綜漫:從鬼滅之刃開始卍解 第526章

作者:宝批龙院长

  轟——

  第一顆隕星在空中解體。

  只是一瞬間,它就被看不見的刀光切割成了數以億計的細小靈子碎片,每一片都不超過指甲蓋大小,在空中鋪成一片閃爍的光霧。

  而飛鳥的左手已經舉過了頭頂。

  “開飯。

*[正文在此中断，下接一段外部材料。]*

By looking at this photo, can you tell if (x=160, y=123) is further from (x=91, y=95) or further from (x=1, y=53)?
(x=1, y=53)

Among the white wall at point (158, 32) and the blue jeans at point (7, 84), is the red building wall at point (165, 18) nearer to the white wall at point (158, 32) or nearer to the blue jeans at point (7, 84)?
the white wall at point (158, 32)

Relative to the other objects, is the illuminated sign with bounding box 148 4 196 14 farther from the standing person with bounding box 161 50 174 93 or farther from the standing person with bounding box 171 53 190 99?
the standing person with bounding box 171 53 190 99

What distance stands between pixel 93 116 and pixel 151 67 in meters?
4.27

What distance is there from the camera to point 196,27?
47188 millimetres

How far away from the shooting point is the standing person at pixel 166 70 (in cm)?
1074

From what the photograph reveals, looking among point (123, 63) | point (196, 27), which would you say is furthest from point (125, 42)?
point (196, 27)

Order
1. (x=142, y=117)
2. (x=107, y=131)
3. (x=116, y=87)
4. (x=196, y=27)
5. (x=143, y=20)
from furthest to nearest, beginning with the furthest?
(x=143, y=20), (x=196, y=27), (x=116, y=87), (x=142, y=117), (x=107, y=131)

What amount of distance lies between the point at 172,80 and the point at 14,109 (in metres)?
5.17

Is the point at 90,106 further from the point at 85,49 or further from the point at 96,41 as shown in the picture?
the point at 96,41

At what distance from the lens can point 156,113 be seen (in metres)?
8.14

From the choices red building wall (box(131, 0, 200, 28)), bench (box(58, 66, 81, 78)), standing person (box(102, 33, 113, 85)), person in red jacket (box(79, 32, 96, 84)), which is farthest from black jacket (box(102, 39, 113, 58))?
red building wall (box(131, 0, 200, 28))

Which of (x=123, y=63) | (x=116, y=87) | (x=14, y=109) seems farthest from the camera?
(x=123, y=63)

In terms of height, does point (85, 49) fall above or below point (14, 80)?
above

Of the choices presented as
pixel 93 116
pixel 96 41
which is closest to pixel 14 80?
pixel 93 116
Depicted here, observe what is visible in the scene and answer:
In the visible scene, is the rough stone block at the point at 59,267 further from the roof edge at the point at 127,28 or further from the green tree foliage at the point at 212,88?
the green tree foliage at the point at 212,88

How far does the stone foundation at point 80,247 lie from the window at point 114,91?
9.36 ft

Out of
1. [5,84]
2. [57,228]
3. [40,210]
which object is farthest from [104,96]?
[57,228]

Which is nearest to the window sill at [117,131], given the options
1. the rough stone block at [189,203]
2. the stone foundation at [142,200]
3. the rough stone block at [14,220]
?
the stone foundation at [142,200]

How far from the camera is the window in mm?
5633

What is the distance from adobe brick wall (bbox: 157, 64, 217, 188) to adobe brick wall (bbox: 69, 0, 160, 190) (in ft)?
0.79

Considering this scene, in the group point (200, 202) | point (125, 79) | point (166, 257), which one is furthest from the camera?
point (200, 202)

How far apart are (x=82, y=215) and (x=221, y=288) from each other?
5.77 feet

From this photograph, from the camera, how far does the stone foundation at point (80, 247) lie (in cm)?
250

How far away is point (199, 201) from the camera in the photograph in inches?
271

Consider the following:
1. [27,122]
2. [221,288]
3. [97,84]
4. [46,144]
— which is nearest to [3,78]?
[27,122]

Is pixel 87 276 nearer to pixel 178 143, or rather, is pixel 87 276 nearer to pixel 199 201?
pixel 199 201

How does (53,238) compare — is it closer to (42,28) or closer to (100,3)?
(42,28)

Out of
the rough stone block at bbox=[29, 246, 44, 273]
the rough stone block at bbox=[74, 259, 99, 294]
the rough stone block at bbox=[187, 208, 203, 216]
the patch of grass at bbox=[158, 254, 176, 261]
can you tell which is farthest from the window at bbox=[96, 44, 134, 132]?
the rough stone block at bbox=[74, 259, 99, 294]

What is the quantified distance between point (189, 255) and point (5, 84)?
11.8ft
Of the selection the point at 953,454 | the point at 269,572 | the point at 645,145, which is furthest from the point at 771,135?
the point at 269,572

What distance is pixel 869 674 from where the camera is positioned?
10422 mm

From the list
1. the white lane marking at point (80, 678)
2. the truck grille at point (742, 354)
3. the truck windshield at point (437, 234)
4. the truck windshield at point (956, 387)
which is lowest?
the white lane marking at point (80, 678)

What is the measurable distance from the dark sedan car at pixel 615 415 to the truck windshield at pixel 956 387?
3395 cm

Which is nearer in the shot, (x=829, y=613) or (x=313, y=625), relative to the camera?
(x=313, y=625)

”

  暗紅色的光暈從掌心擴散開來,像是一朵綻放的蓮花。

  那些被斬碎的靈子碎片還沒有來得及消散,就被一股龐大的引力拉扯,從四面八方湧向飛鳥的掌心。

  靈子碎片在空中拉出無數道細密的流光,像是整個天空都在向他的掌心坍縮。

  這只是開始。

  貉奪不斷在他手中斬出刀光,擊碎了一顆又一顆隕星,炸開一片又一片光霧。

  飛鳥的身形在空中不斷閃爍,速度快到肉眼無法捕捉,動作也越來越隨意。

  有時是凌厲的縱斬將隕星一分爲二,有時是在隕星上輕點一刀便讓整顆星體從內部崩潰,有時乾脆直接伸出左手,將整顆隕星完整地按入掌心那團越來越亮的暗紅色光暈之中。

  那道光暈在吞噬了數顆隕星之後,顏色也開始發生變化。

  從最初的暗紅,逐漸轉爲一種接近血色的深紅,又在達到臨界點時突然向內坍縮,變成了一點純粹的黑。

  那點黑懸浮在飛鳥掌心上方寸許的位置,像是一個微型的黑洞,周圍的光線在經過它的時候都會發生輕微的扭曲。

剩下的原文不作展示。